None of these books 'demolish' anything, due their selective omissions and biases, not unlike Scott's diaries themselves.
I found Fiennes book unreadable, and knowing he had others do his research for him made it worse. Fiennes has had a bee in his bonnet for Huntford for years, aggravated by failing to 'prove' the suitability of manhauling in 1993. All he proved was that, like Scott, you could selectively spin a kind of success out of failure.
As for Solomon, Scott and his men were doomed long before a cold March. Being an atmospheric scientist and living in US bases doesn't mean you know jack schyte about expeditioning. They live in another world down there, that just happens to be situated in Antarctica. She saw an angle for a book and went for it, good on her.

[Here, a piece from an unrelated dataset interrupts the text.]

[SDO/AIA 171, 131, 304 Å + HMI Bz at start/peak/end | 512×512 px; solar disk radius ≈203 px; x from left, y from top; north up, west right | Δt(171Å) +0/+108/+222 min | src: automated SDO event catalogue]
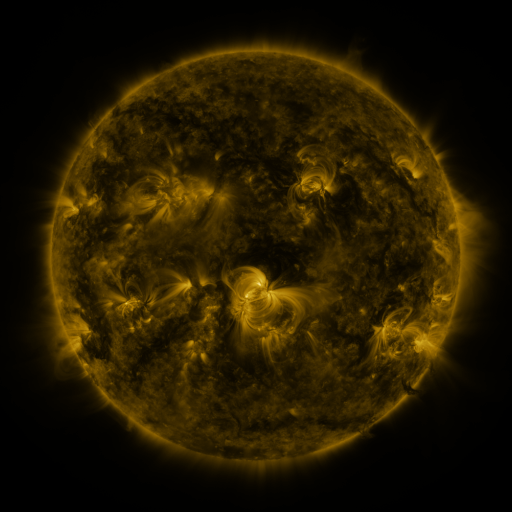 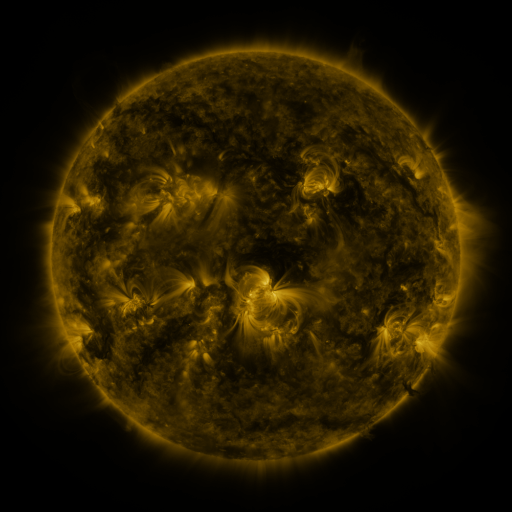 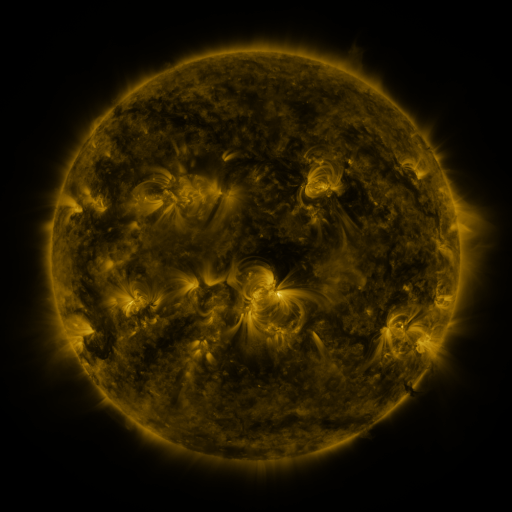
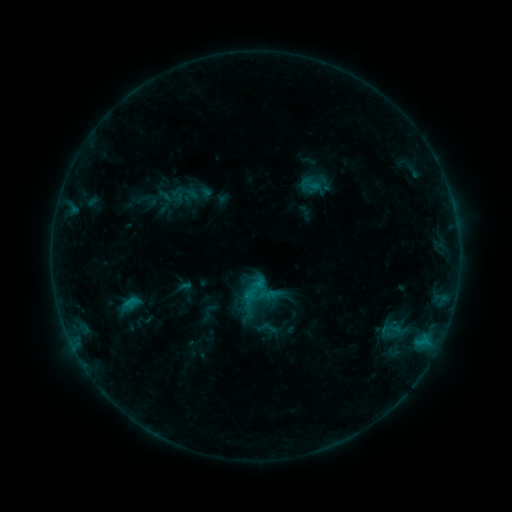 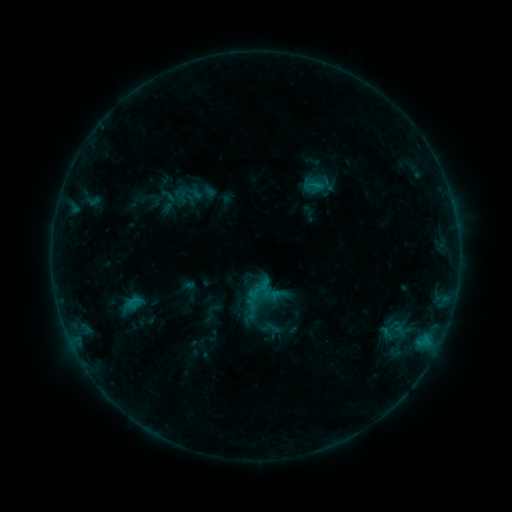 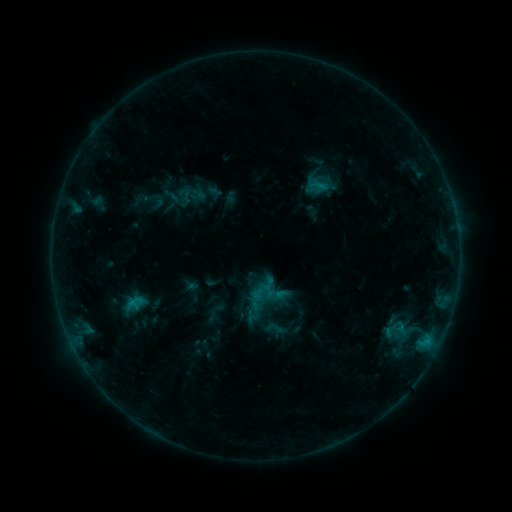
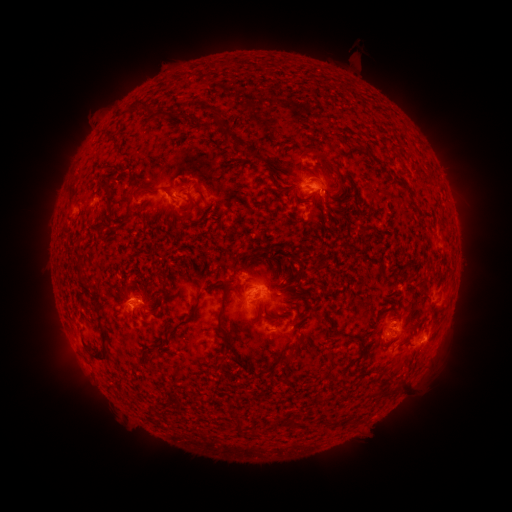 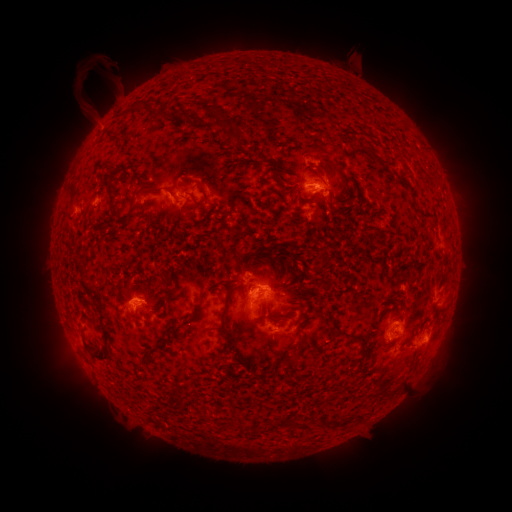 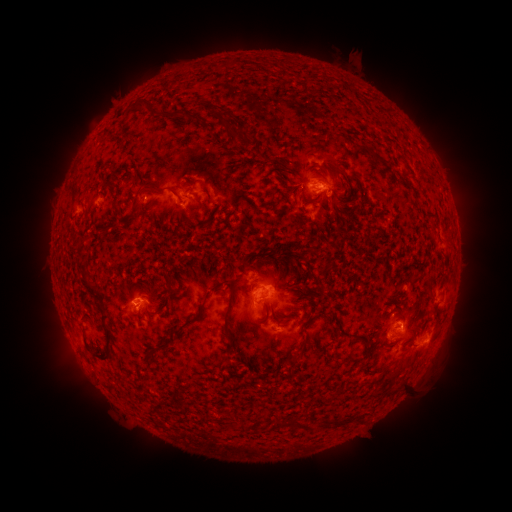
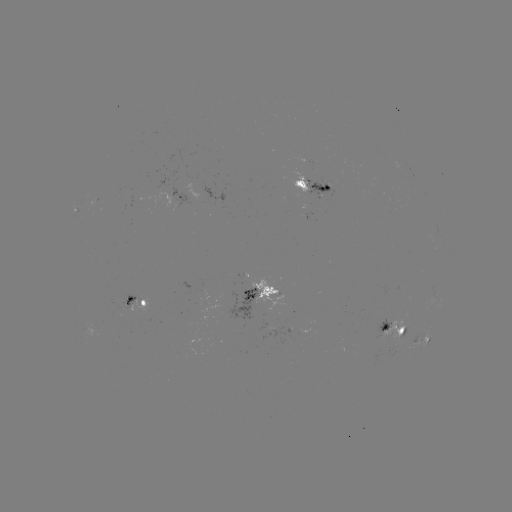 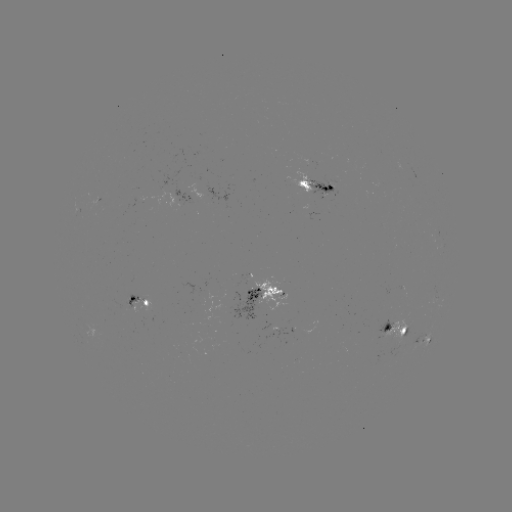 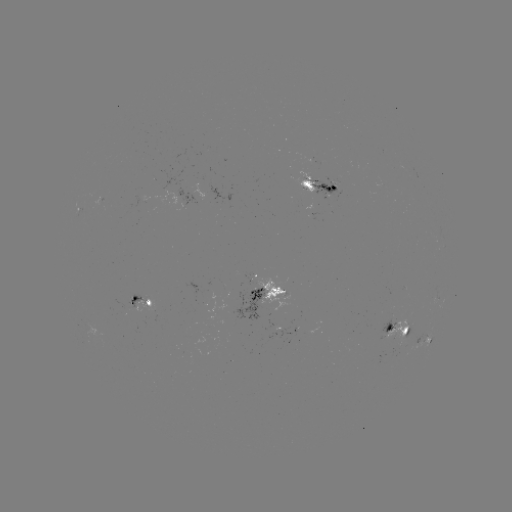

To anyone who has read this history, organised Antarctic expeditions, spent time there, and written about it, the bare facts of Scott damn him more than any 100-years-after book could. By the same token, all those things ensure a sympathy and admiration for him and his men that no armchair patriot could ever know. Their endurance and toughness astounds me. But ...
Every season I see expedition dispatch after dispatch come out stemming from an attitude that things *should* be different but, woe betide us, they aren't. No luck with the weather, dash it! At worst, these expeditions fail. At best, they focus on contrived physical hardship and recreational suffering, rather than be boring by being well prepared, competent and efficiently successful. They perpetuate Scott's cancerous legacy that nature is a foe, to be cursed and battled as an obstacle to personal success, rather than something to be met and enjoyed on its own terms.
As something of an aside, I was at the Pole on 17th January this year for the anniversary celebration of Scott's arrival, having arrived the previous evening, guiding a Last Degree trip. It was a short (brr!) but heartfelt ceremony. No one felt the need to argue about Scott vs Amundsen and the only thing 'demolished' was a case or two of champagne.